In compagnia dei lupi di Neil Jordan occupa un posto che definire speciale è anche riduttivo all’interno del fantasy. Oggi sono esattamente 40 anni dall’uscita in quasi mille sale negli Stati Uniti di un film su cui nessuno avrebbe scommesso molto, data la complessità del materiale di partenza e il budget irrisorio. Invece questa fiaba gotica onirica, a tratti inquietante, rimane uno dei titoli più belli, importanti e influenti del genere ancora oggi.

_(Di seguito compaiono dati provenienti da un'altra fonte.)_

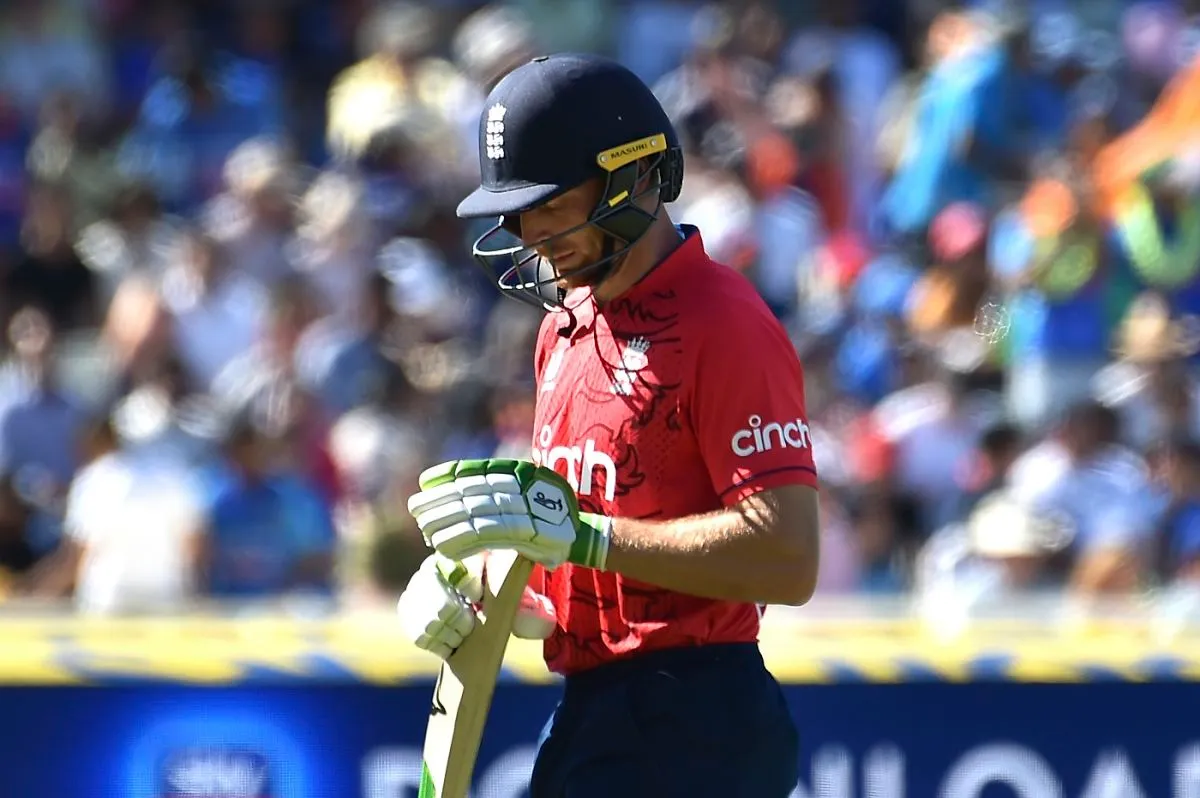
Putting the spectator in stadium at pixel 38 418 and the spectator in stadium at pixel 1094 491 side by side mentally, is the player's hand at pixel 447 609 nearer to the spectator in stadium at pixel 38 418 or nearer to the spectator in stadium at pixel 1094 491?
the spectator in stadium at pixel 1094 491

Un film dal budget limitato ma dalla dirompente fantasia

Approcciare un film come In compagnia dei lupi non è affatto semplice. Significa confrontarsi con un’opera che assomiglia ad una scatola cinese, che sotto le apparenze dell’appartenenza ad un genere preciso, quel fantasy che negli anni ‘80 nacque e dominò, nasconde molto di più. Genesi complicata, difficile quella del film di Neil Jordan. Il film infatti nasce traendo ispirazione da “La camera di sangue”, una raccolta di racconti di Angela Carter, scrittrice femminista tra le più importanti, che avrà non a caso un ruolo di prima importanza nella stesura della sceneggiatura. Il budget di soli 2 milioni di dollari, costringerà Neil Jordan ad improvvisare, per esempio nella costruzione di una foresta incantata creata con quasi nulla, nel trucco, nei costumi e molto altro. Eppure, miracolo dei miracoli, a dispetto di tutto, di quanto poi la povertà relativa dei mezzi si faccia spesso palese, In compagnia dei lupi rimane proprio per questo un film perfetto, abbracciato ad un realismo tale perché sorretto da uno stile minimal, sovente inquietante perché verosimile. Ma soprattutto, il film di Neil Jordan fin dai primi minuti ci intrappola dentro una dimensione, in cui sogno e realtà si confondono, dove è molto difficile orientarsi logicamente. E allora, non c’è altra scelta se non abbandonarsi ai sogni di Rosaleen (Sarah Patterson), che si trova in un XVII secolo popolato da mannari, creature magiche, in una brughiera inglese che pare sbucata dalla fantasia dei Fratelli Grimm o di Charles Perrault.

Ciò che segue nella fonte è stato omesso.